Stored items
[Start of Attachment]

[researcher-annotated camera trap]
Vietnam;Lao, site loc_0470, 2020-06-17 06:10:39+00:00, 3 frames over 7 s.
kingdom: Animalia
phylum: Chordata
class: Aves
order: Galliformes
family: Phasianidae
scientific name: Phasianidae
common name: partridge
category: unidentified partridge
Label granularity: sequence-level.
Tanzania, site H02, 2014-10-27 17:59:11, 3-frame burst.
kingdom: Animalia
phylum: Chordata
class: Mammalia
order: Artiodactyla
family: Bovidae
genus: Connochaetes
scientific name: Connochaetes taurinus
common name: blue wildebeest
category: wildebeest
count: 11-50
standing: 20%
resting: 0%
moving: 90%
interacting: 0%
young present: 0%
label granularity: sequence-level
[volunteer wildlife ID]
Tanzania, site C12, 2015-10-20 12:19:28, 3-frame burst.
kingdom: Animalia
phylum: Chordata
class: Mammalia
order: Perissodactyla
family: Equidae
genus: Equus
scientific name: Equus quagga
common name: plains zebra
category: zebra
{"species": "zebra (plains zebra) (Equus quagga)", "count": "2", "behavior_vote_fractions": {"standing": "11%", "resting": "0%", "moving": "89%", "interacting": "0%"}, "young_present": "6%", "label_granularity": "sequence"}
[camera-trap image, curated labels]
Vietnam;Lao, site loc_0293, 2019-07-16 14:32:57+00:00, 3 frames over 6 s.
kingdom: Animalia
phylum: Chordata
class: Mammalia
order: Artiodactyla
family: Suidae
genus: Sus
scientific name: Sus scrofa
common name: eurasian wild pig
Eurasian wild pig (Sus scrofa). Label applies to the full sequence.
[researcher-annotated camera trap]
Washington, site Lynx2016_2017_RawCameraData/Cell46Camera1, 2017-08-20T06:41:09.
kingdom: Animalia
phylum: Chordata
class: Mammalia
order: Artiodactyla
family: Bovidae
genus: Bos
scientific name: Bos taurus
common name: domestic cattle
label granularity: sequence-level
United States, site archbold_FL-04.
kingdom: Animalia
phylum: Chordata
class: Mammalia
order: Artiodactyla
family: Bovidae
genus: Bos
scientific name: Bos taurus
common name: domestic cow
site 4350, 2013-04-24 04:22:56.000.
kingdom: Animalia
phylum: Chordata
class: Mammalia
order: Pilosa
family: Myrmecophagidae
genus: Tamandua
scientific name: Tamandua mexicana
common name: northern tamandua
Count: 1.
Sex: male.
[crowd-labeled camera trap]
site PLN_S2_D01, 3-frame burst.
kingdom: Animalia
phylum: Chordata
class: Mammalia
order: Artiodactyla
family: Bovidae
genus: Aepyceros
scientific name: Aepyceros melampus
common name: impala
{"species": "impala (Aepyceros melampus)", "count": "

[End of Attachment]

What is the number of lines in the data that include "Equus"? Respond with that number and no other text.

## Result
3